**Instructions to follow:** What lines of the data below hold the string "over"? Copy each one.

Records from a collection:

--------------------

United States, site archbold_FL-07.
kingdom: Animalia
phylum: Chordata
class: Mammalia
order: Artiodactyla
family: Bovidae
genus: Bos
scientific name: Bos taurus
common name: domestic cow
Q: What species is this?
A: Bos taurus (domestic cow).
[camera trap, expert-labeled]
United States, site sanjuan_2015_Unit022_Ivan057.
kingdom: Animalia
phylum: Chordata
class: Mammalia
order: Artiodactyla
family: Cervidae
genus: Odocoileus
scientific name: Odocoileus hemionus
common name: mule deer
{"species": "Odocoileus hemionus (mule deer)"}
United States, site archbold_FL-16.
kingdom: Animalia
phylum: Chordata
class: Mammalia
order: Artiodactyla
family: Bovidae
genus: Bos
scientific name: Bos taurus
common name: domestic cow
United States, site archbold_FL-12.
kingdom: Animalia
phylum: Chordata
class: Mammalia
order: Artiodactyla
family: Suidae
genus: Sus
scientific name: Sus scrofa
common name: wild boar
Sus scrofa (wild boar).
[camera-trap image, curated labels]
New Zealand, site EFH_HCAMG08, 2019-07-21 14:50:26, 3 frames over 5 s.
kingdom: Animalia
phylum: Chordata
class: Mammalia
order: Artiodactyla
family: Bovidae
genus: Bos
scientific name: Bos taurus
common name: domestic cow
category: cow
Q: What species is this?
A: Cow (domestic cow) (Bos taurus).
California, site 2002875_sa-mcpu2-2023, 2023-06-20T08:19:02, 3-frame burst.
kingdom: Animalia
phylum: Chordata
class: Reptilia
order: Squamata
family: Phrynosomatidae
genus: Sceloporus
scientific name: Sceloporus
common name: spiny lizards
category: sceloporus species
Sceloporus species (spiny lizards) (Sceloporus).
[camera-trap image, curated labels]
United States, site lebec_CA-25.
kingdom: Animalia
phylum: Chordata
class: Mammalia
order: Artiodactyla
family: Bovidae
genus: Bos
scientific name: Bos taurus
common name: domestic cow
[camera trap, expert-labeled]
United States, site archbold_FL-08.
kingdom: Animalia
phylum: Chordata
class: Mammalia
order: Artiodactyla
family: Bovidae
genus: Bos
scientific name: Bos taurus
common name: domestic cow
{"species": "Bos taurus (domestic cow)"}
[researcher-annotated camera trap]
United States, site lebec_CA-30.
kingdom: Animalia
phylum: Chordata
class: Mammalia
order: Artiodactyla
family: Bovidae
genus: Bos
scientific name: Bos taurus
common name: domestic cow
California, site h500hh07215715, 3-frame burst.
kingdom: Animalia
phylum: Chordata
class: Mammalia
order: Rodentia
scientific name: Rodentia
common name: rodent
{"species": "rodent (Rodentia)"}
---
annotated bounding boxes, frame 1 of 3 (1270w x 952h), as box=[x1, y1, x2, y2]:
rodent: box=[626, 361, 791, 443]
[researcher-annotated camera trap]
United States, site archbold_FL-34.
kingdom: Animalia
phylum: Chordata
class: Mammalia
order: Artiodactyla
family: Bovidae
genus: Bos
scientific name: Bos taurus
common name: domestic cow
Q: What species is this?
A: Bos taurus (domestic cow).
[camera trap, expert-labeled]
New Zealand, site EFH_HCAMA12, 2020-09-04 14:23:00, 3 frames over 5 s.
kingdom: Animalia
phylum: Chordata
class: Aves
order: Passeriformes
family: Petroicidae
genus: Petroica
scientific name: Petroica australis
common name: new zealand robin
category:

--------------------

**Worked solution:**
New Zealand, site EFH_HCAMG08, 2019-07-21 14:50:26, 3 frames over 5 s.
New Zealand, site EFH_HCAMA12, 2020-09-04 14:23:00, 3 frames over 5 s.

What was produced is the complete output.